§ REQUIRED WORK: Return the entries below verbatim. Pictures stay out.

§ DATA SHOWN:
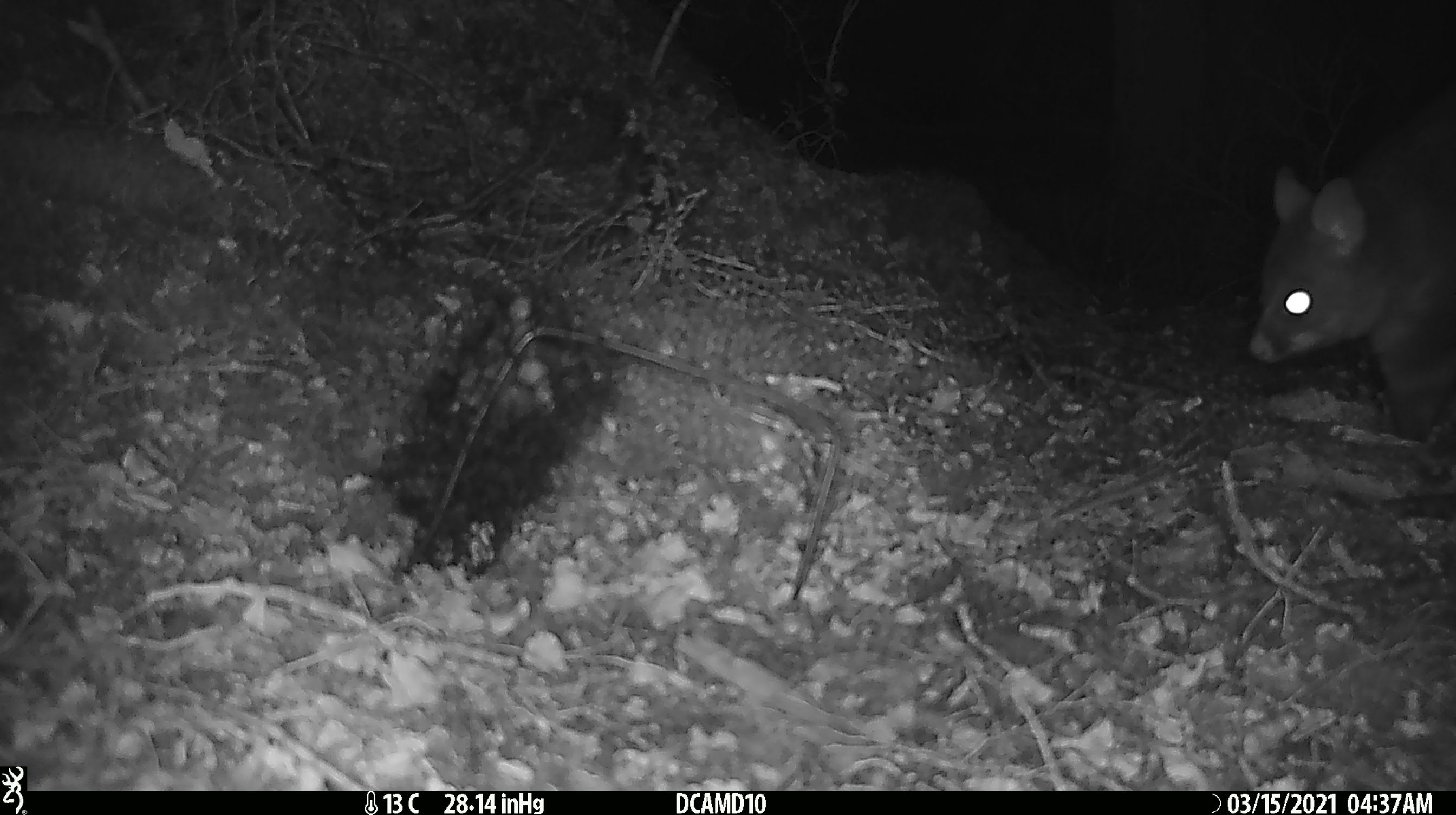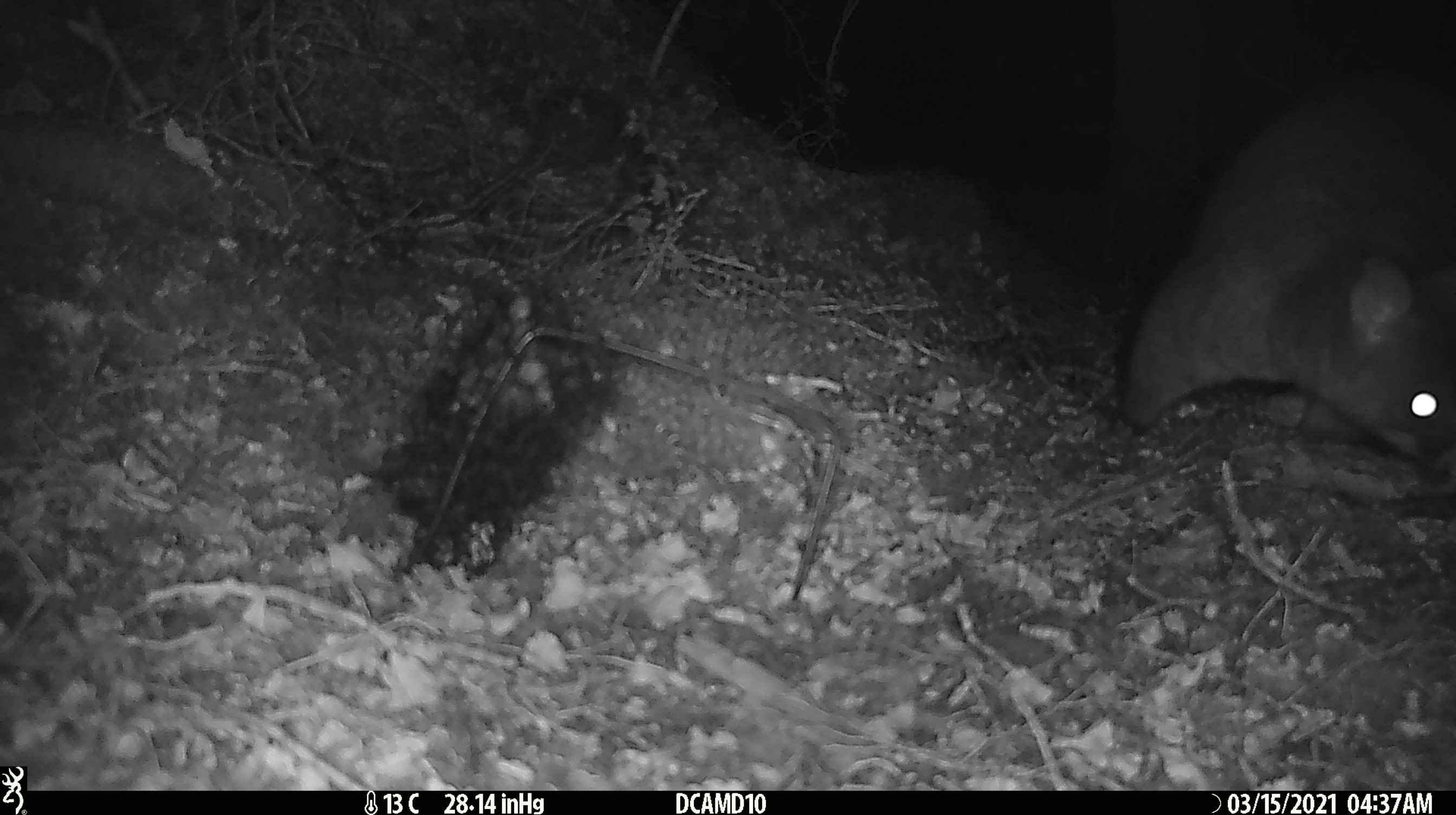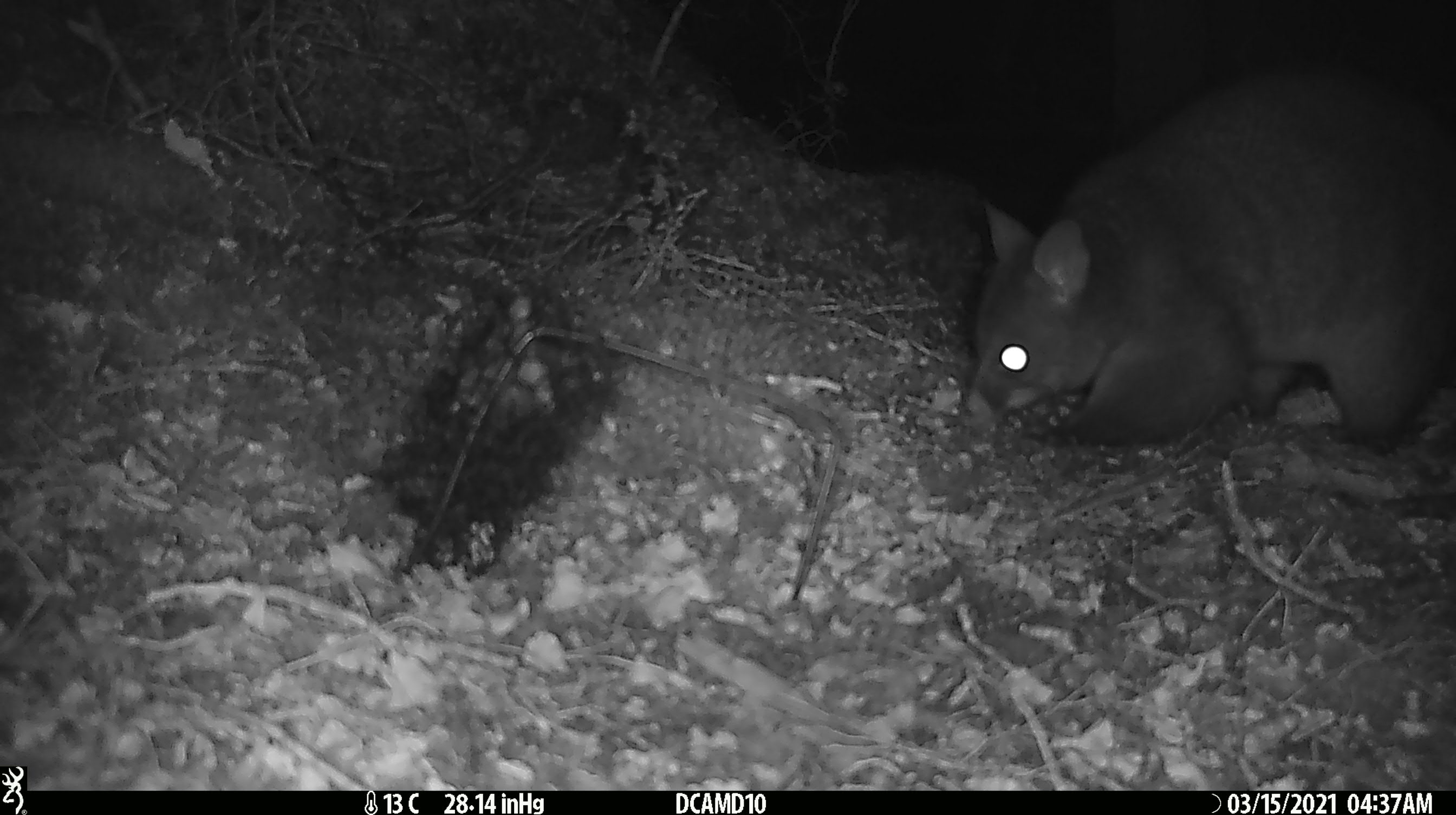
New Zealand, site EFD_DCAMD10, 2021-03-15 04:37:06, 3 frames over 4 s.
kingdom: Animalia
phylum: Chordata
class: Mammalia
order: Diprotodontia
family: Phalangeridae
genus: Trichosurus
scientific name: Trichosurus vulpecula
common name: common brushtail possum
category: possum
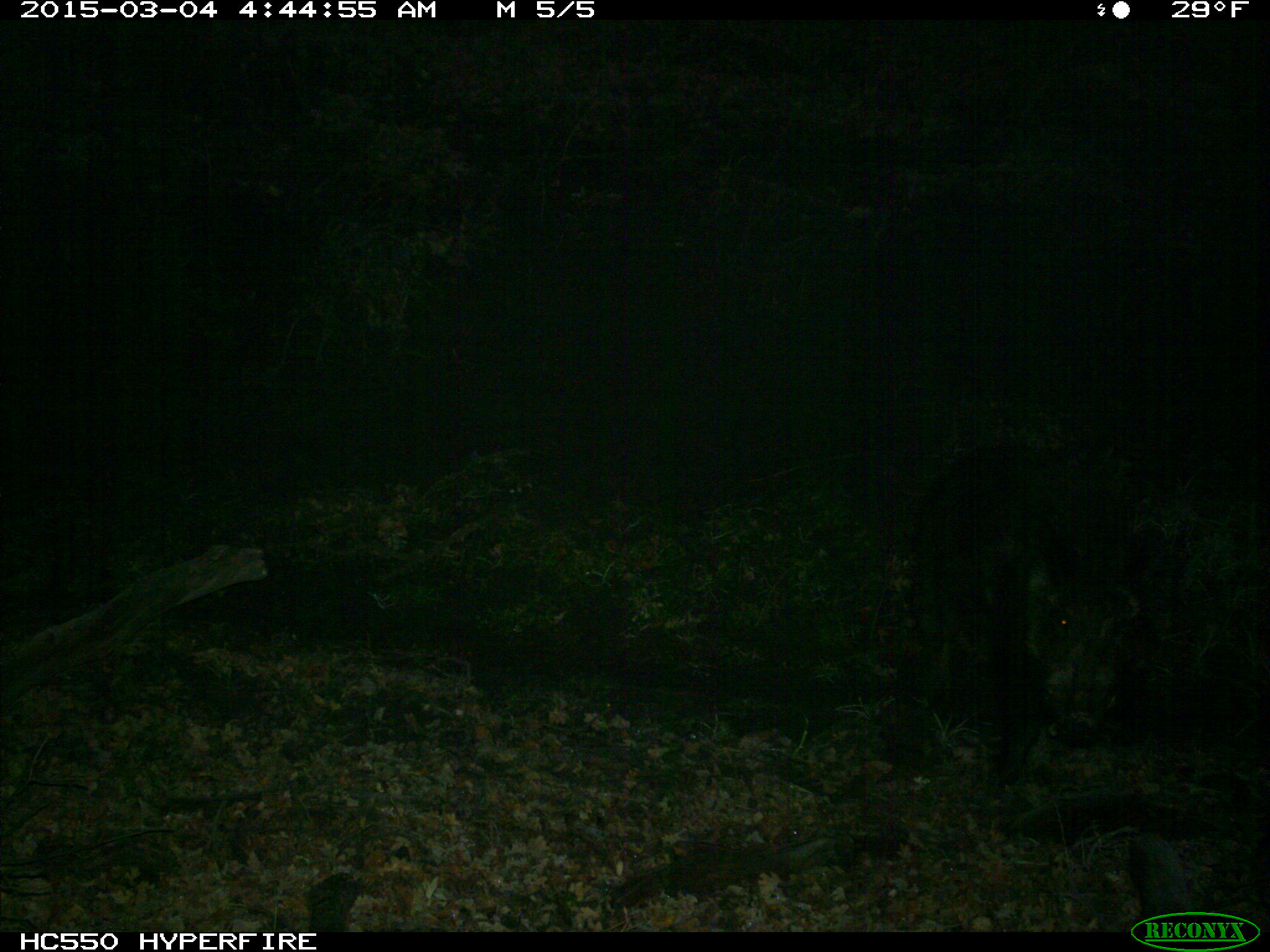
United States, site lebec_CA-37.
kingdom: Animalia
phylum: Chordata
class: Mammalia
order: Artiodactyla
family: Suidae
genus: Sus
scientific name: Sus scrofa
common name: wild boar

§ YOUR SOLUTION:
New Zealand, site EFD_DCAMD10, 2021-03-15 04:37:06, 3 frames over 4 s.
kingdom: Animalia
phylum: Chordata
class: Mammalia
order: Diprotodontia
family: Phalangeridae
genus: Trichosurus
scientific name: Trichosurus vulpecula
common name: common brushtail possum
category: possum
United States, site lebec_CA-37.
kingdom: Animalia
phylum: Chordata
class: Mammalia
order: Artiodactyla
family: Suidae
genus: Sus
scientific name: Sus scrofa
common name: wild boar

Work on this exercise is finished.